334 (Tex. 1998), cert. denied, 526 U.S. 1040 (1999); Robert W. Calvert, “No

Evidence” and “Insufficient Evidence” Points of Error, 38 Tex. L. Rev. 361, 362–

63 (1960). In determining whether there is legally sufficient evidence to support

the finding under review, we must consider evidence favorable to the finding if a

reasonable factfinder could and disregard evidence contrary to the finding unless

a reasonable factfinder could not. Cent. Ready Mix Concrete Co. v. Islas, 228

S.W.3d 649, 651 (Tex. 2007); City of Keller v. Wilson, 168 S.W.3d 802, 807, 827

(Tex. 2005).

To prevail on her premises-liability claim as set forth in the jury charge,

Sparkman had to prove that (1) Wal-Mart had actual or constructive knowledge

of the wet floor, (2) the wet floor posed an unreasonable risk of harm, and

(3) Wal-Mart failed to use ordinary care to reduce or eliminate the unreasonable

risk of harm by failing to adequately warn her of the wet floor and by failing to

make the wet floor safe. See LMB, Ltd. v. Moreno, 201 S.W.3d 686, 688 (Tex.
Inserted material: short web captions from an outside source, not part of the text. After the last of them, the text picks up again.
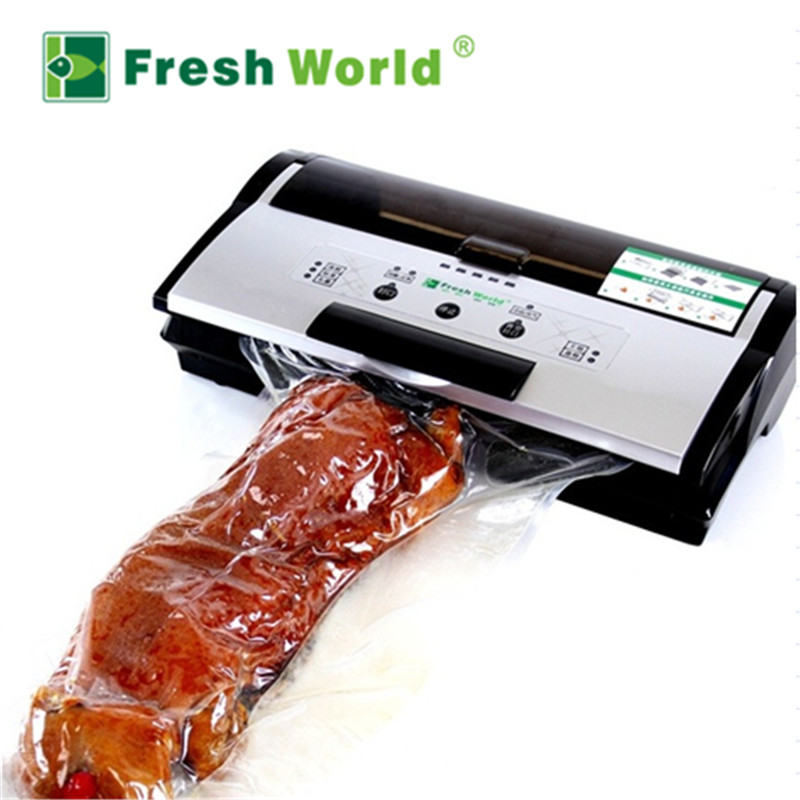 Melhor Aferidor do Vácuo De Alimentos Máquina de Embalagem Automática Elétrica Domésticos Pequenos Utensílios de Cozinha Industrial Para A Embalagem A Vácuo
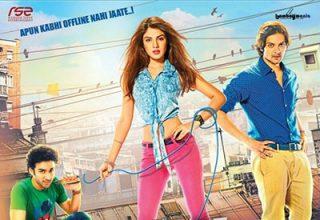 دانلود موسیقی متن فیلم Sonali Cable – توسط Mikey Mccleary, Amjad-Nadeem, Daniel B. George, Raghav Sachar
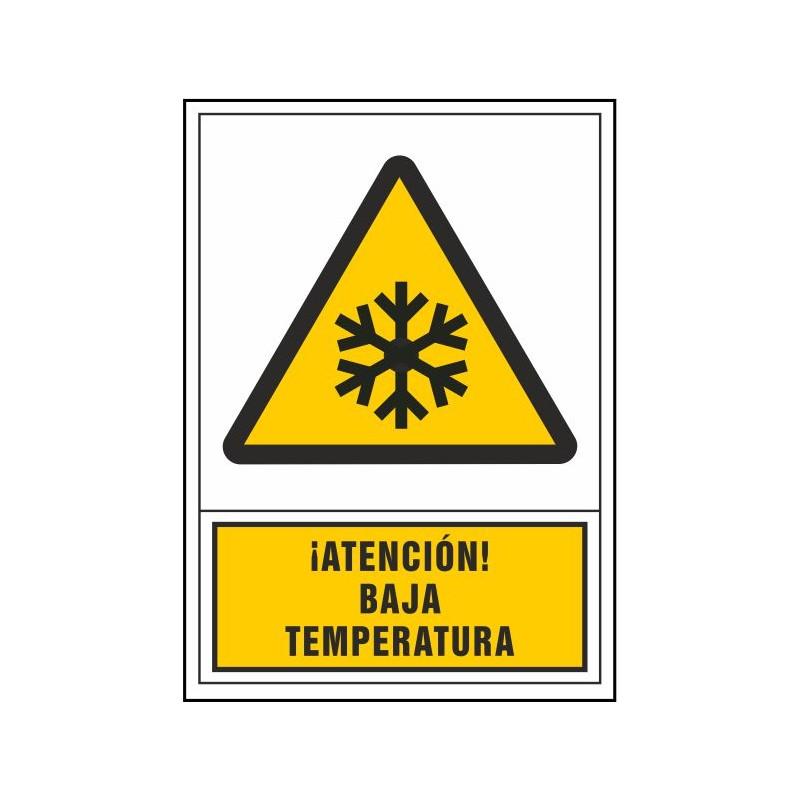2080S-Señal de ¡Atención! Baja temperatura - Referencia 2080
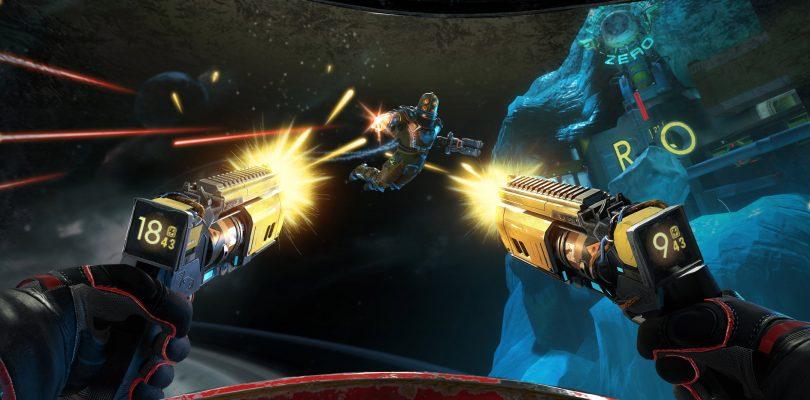 Space Junkies – Erstes Gameplay-Material zum VR-Shooter veröffentlicht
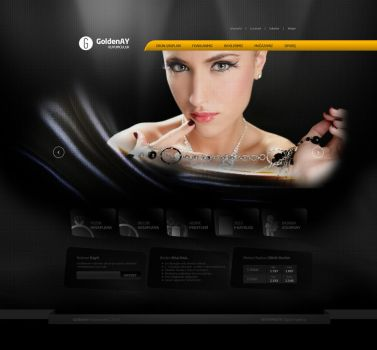 GoldenAY Kuyumculuk Web Interface v3 (2) by alisarikaya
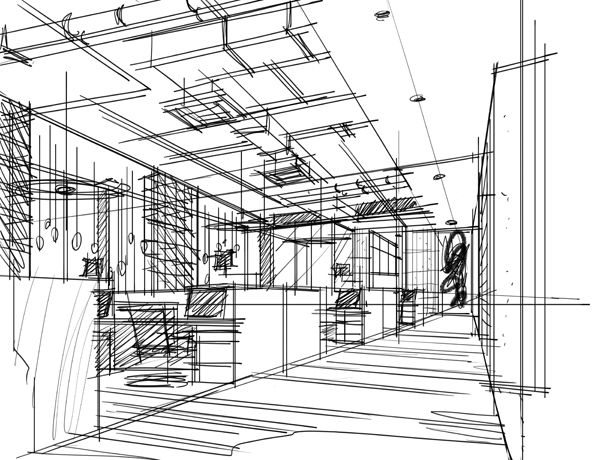 118 best images about sketches on pinterest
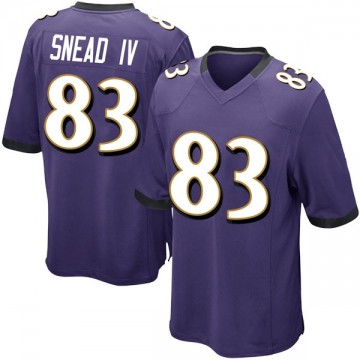 Youth Nike Baltimore Ravens Willie Snead IV Purple Team Color Jersey - Game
2006); Wal-Mart Stores, Inc. v. Gonzalez, 968 S.W.2d 934, 936 (Tex. 1998). In

three issues, Wal-Mart challenges the sufficiency of the evidence to prove all

three.

I. The adequacy of Wal-Mart’s warning

In its first issue, Wal-Mart argues that because the evidence shows it

placed warning signs in the entryway, Sparkman failed to prove the lack of an

3 adequate warning. Premises owners can satisfy their duty to invitees by

adequately warning invitees of potentially dangerous conditions. State v.
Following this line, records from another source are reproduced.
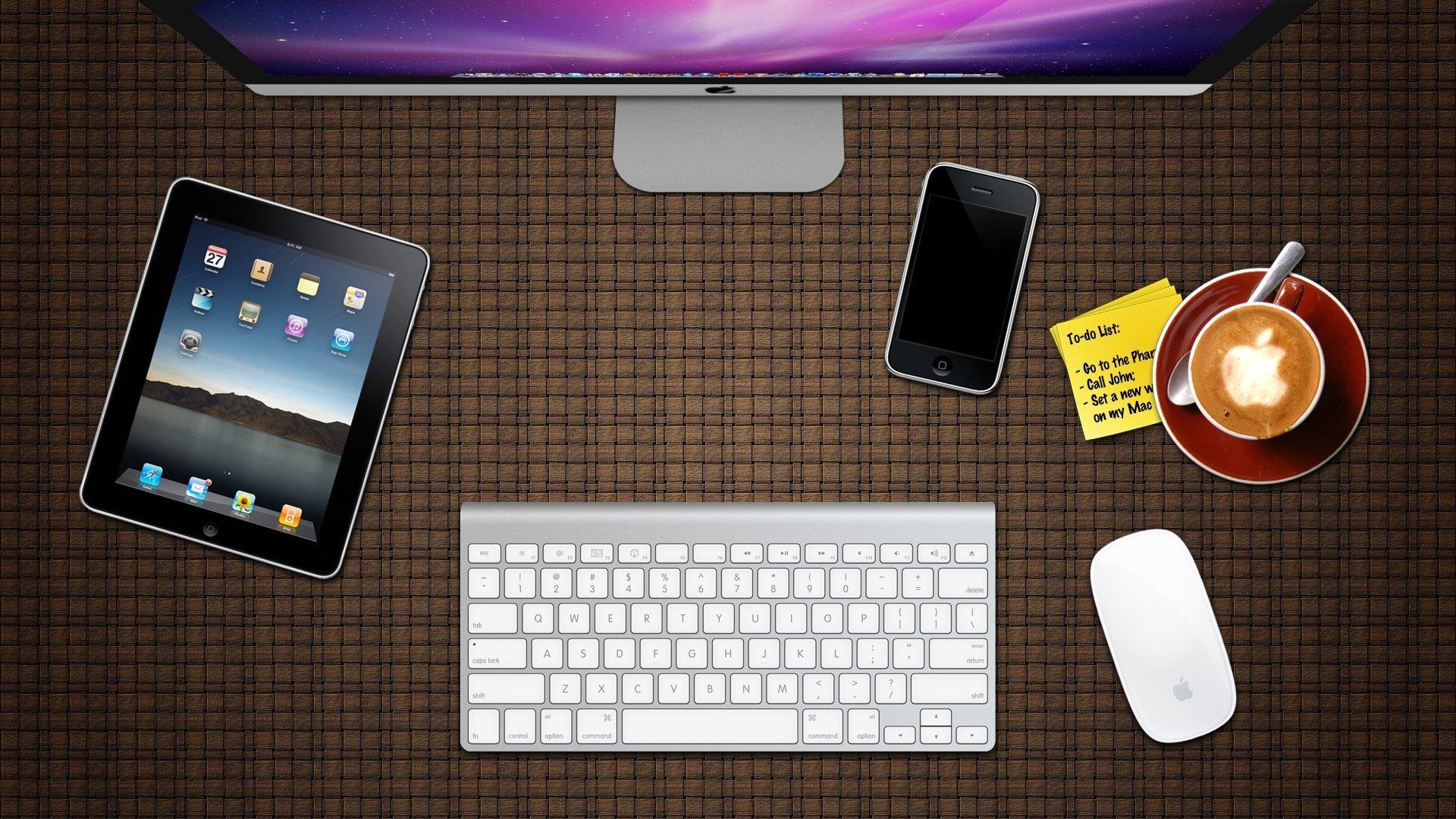 Как сделать фото рабочего стола на андроид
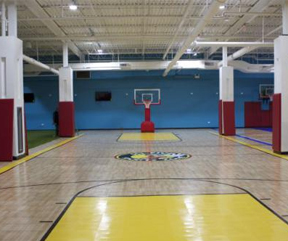 A look inside the new Hi-Five Sports Zone at Northbrook Court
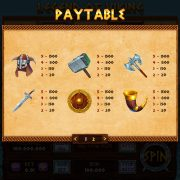legend_of_viking_desktop_paytable-2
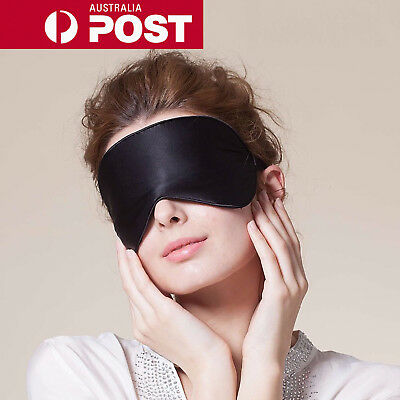 New Pure Silk Sleep Eye Mask Padded Shade Cover Travel Relax Aid Blindfold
Williams, 940 S.W.2d 583, 584 (Tex. 1996). An adequate warning is clearly

visible and communicates the specific condition that invitees face. TXI

Operations, L.P. v. Perry, 278 S.W.3d 763, 765 (Tex. 2009) (holding that 15-mph

street sign failed to warn plaintiff of specific danger of pothole).

Wal-Mart claims that under Texas law, placing warning signs by a danger

satisfies its duty to warn customers, and it cites a number of cases that it argues

support that proposition. See Brooks v. PRH Invs., Inc., 303 S.W.3d 920, 922

(Tex. App.—Texarkana 2010, no pet.); Tucker v. Cajun Operating Co., No. 11-

07-00026-CV, 2008 WL 802985, at *2 (Tex. App.—Eastland Mar. 27, 2008, no

pet.) (mem. op.); Bill’s Dollar Store, Inc. v. Bean, 77 S.W.3d 367, 370 (Tex.

App.—Houston [14th Dist.] 2002, pet. denied). However, none of these cases

indicate that such a bright-line rule exists. “Negligence is commonly a question

of fact unless the evidence establishes a complete absence of negligence as a

matter of law.” TXI Operations, 278 S.W.3d at 765. The cases cited by Wal-Mart

note a number of circumstances bearing on the determination of whether a

premises owner has adequately warned of a danger. See Brooks, 303 S.W.3d at

922 (noting that restaurant told plaintiff to “be careful, the floor may be a little

damp”); Tucker, 2008 WL 802985, at *2 (noting that yellow caution sign was

placed where plaintiff was forced to walk around it); Bill’s Dollar Store, 77 S.W.3d

4 at 370 (noting that employee pointed to a spilled soda and told customer “to

watch the wet spot”).

Wal-Mart had placed two warning cones in the entryway. Sparkman’s

expert witness testified that the signs were “very small, very short, [and] hard to

see” and opined that Wal-Mart should have used taller signs that would better

attract customers’ attention and should have placed them closer to the doors.

Sparkman testified that she did not remember seeing the cones before she fell. 2

The Wal-Mart manager testified that the store had mats on the floor, but no more

than it usually did, nor was there anything else present that might alert customers

to the wet floor. Viewing the evidence in the light most favorable to the jury’s

verdict, we hold that the evidence is sufficient to support the jury’s finding that the

warning cones were not adequate in this circumstance to warn invitees of the

slippery floor. See Dimmitt v. Brookshire Grocery Co., No. 11-12-00129-CV,

2014 WL 2957438, *4–5 (Tex. App.—Eastland June 26, 2014, pet. filed) (mem.

op.) (holding, in summary judgment appeal, that “the evidence does not

conclusively show that a ‘wet floor’ cone placed some twenty feet away from

where [plaintiff] fell adequately warned her about excess water left by a defective

scrubber”); cf. Del Lago Partners, Inc. v. Smith, 307 S.W.3d 762, 771 n.32 (Tex.